La rivista si arricchisce via via di rubriche e di pagine, fino ad allargarsi alla moda, alla cosmesi, alla cura della casa, alle indicazioni di galateo e quant’altro: un periodico prettamente femminile di crescente successo. “La cucina italiana”, dopo un periodo di chiusura per le vicende belliche protrattosi sino al 1952, e alcuni cambi di proprietà, è attiva ancora oggi ed è considerata forse la più importante del settore.

La macchia su una brillante carriera

Notari fu tra i 360 sottoscrittori del Manifesto della razza, uscito contemporaneamente al suo Panegirico della razza italiana. Una macchia sulla sua brillante carriera di scrittore di successo e di intellettuale poliedrico e brillante.

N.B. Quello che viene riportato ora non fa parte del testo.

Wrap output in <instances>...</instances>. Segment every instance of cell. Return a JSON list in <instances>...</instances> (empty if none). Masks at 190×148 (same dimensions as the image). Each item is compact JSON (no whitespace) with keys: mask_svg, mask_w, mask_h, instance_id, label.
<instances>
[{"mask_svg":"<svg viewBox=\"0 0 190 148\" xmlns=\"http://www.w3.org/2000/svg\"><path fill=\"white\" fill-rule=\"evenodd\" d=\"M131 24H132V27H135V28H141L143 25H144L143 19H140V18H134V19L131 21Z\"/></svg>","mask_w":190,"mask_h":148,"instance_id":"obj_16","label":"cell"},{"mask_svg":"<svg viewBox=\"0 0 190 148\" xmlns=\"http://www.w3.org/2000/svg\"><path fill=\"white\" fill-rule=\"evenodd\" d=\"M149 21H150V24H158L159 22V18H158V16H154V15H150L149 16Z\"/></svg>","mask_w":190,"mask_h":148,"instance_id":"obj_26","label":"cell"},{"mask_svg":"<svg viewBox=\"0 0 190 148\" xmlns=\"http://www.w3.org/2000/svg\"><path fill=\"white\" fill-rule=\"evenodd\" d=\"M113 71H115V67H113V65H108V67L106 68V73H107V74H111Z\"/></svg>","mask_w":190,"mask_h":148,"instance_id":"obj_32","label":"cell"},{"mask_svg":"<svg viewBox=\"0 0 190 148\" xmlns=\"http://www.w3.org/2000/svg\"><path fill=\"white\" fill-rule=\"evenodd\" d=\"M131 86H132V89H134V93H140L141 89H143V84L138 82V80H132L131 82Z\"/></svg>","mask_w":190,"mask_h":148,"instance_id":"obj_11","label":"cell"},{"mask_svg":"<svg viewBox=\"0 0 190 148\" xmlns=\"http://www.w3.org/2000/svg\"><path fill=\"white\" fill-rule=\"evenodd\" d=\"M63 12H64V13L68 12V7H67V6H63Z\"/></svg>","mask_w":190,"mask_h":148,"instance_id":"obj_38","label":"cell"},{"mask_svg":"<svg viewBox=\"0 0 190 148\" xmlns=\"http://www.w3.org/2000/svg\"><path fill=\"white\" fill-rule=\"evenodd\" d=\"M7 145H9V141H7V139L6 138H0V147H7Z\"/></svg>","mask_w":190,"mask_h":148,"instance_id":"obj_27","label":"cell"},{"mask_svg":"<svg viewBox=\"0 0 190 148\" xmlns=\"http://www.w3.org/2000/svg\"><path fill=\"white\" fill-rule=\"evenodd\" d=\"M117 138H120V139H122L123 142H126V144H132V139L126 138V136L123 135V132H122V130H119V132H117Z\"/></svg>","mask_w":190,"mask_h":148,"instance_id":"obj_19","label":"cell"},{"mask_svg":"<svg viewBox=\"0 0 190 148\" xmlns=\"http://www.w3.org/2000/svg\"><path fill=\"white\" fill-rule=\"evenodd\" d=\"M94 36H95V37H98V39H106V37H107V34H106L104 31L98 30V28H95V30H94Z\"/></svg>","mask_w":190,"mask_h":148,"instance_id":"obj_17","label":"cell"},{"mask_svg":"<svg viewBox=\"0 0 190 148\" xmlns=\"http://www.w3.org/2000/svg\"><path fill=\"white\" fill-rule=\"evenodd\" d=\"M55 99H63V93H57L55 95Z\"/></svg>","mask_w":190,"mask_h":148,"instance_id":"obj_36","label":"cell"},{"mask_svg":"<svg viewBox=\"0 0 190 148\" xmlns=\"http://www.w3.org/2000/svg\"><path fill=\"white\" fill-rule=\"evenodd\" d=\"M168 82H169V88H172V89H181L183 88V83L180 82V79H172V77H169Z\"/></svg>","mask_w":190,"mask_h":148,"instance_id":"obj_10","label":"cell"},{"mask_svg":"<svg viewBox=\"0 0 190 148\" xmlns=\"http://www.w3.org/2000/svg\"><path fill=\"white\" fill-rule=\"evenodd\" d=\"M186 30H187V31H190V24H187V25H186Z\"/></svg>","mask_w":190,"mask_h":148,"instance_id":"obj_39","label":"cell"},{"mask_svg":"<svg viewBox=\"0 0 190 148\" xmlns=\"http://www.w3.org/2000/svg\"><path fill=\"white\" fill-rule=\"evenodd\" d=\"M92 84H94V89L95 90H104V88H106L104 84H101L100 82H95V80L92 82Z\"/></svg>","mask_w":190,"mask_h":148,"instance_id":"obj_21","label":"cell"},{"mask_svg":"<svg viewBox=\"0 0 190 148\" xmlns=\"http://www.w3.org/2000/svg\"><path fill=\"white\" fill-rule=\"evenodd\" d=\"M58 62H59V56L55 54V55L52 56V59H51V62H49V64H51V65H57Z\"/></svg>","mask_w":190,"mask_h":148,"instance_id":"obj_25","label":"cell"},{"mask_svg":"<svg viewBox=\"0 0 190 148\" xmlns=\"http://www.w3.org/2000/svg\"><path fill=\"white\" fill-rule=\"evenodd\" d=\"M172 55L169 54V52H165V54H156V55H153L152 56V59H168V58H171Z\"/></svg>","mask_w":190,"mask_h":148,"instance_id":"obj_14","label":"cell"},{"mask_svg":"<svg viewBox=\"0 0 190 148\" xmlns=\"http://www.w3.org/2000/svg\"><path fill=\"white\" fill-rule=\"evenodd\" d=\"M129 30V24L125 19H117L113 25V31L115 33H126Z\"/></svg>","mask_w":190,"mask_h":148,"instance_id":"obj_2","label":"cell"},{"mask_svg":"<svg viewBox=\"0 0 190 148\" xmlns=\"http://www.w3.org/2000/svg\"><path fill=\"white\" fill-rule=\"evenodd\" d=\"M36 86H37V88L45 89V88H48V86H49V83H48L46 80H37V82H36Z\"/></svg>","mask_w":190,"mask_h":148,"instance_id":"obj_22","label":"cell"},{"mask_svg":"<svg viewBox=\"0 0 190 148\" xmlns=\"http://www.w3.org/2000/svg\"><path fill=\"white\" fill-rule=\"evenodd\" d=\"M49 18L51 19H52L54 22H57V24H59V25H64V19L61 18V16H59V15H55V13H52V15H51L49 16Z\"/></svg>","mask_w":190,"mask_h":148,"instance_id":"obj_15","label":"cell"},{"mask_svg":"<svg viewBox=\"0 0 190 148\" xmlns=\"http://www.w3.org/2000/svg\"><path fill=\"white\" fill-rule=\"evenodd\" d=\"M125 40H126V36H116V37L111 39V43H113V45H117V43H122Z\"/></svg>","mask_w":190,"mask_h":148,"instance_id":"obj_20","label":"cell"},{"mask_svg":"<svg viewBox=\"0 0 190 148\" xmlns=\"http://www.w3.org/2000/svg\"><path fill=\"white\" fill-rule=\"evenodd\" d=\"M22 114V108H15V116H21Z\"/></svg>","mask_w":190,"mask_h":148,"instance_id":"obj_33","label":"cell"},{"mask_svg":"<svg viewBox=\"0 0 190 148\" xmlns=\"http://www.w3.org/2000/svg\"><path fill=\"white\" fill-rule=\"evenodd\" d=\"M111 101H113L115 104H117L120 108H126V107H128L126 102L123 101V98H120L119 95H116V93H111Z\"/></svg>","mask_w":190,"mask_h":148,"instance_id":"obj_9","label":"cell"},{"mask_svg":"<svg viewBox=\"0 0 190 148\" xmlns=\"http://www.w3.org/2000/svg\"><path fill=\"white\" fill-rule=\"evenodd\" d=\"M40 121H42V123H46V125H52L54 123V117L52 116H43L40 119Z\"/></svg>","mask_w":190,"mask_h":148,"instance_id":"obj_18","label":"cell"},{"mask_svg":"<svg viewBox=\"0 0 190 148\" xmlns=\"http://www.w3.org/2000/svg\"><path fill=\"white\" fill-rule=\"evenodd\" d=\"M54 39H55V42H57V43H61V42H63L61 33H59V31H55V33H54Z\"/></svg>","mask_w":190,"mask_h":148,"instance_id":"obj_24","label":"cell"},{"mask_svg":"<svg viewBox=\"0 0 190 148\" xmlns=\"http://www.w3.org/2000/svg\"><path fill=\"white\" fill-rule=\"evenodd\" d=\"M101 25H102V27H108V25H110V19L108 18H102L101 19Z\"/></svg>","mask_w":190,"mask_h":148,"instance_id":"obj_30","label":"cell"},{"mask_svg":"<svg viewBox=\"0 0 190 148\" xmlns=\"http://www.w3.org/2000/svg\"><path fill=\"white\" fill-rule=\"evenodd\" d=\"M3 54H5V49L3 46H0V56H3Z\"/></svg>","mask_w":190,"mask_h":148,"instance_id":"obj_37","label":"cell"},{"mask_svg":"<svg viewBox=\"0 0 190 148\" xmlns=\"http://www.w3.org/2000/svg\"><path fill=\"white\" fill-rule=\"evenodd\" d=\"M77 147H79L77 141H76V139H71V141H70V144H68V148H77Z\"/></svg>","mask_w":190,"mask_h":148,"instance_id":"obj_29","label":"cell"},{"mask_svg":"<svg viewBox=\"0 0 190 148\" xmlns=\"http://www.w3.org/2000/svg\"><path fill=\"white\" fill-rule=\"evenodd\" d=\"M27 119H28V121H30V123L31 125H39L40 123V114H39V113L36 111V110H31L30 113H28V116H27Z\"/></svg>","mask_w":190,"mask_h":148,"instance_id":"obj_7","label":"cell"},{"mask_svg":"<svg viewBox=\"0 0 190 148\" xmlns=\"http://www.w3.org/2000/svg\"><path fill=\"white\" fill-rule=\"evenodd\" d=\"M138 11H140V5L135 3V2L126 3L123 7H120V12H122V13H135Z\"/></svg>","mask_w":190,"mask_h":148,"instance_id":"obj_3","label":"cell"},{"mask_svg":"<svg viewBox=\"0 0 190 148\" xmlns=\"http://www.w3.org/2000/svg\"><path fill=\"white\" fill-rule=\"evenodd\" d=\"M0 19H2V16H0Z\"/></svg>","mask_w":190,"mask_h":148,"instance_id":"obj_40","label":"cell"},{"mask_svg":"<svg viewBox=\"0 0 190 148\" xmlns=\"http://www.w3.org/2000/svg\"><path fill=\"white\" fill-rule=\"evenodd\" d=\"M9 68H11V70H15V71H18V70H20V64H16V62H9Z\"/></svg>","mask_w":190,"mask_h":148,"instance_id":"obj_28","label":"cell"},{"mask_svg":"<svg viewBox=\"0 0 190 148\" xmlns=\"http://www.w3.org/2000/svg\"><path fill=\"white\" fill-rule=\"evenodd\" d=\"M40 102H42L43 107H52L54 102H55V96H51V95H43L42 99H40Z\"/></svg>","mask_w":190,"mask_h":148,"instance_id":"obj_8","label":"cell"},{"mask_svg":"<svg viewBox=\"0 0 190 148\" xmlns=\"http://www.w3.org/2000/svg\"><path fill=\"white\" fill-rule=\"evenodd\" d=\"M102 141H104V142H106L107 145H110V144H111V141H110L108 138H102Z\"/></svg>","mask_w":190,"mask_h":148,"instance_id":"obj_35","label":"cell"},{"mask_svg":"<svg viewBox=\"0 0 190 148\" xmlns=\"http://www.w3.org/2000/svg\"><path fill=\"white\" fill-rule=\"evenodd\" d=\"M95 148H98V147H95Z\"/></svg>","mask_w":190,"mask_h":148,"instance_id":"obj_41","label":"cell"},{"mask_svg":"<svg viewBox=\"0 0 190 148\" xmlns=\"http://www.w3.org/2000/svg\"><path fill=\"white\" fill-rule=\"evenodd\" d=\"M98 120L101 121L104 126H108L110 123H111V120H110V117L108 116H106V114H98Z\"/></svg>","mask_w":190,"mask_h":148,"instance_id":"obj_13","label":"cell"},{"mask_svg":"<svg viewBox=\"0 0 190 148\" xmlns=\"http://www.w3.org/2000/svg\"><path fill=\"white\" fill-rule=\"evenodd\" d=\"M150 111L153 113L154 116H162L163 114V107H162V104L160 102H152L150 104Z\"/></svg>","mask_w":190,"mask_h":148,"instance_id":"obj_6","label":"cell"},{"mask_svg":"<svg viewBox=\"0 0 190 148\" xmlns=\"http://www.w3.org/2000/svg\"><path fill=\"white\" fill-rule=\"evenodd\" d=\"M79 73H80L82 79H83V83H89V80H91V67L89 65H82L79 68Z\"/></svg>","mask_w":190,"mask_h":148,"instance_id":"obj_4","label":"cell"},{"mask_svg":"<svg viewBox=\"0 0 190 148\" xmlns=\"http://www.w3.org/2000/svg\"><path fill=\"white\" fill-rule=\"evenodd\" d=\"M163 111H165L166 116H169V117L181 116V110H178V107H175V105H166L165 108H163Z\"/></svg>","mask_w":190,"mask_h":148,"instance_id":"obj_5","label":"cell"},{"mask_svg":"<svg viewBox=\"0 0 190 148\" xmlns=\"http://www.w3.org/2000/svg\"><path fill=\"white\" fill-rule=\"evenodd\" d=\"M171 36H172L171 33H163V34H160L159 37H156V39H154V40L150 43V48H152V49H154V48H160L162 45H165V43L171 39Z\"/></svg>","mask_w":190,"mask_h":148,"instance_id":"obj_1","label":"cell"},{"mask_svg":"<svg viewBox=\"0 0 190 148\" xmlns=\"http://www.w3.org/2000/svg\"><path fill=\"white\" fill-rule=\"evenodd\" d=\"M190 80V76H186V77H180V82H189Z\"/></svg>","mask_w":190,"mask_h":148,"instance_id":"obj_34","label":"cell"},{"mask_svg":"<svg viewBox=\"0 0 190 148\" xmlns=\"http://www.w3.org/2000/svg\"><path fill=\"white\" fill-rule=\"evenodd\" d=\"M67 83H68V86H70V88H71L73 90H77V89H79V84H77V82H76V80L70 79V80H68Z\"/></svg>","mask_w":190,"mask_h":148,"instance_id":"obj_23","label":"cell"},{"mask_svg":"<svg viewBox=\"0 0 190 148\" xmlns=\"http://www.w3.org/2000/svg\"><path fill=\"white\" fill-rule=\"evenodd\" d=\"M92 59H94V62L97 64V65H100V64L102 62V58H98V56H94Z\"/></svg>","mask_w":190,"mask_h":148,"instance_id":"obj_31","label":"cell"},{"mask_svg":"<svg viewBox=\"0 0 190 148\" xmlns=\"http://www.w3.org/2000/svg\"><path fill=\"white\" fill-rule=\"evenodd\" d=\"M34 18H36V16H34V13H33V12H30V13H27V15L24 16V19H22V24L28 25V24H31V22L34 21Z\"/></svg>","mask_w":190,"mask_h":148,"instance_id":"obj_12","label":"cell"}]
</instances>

Rimasto vedovo nel 1935, Notari tre anni dopo si risposa con la cantante lirica Medea Colombara, all’epoca assai nota. Nel 1938 è tra le 320 personalità della società, della scienza e della cultura che aderiscono al “Manifesto della razza”, stilato da 10 “scienziati” italiani, e nel 1939 pubblica un saggio intitolato Panegirico della razza italiana. Alla fine della guerra viene sottoposto a procedimento di epurazione per il coinvolgimento con il passato regime.

Muore nel 1950 all’età di 72 anni.

È stato detto molto su di lui, nel tentativo di valutarne l’operato. Al di là degli scritti, delle battaglie e delle prese di posizione, in certi casi assolutamente deplorevoli e inaccettabili, non si può non considerare la sua straordinaria attività editoriale, che ne fece uno dei principali imprenditori del settore. La passione per gli affari, il gusto per la creatività, il desiderio di intraprendere sempre nuove strade, di dar vita a iniziative continue, abbandonando casomai un settore quando si rivelava concluso e abbracciandone un altro più promettente, sono sintomi di un fervore creativo che non conobbe soste. È anche questa una dimensione da tener presente per un bilancio conclusivo sulla sua multiforme personalità.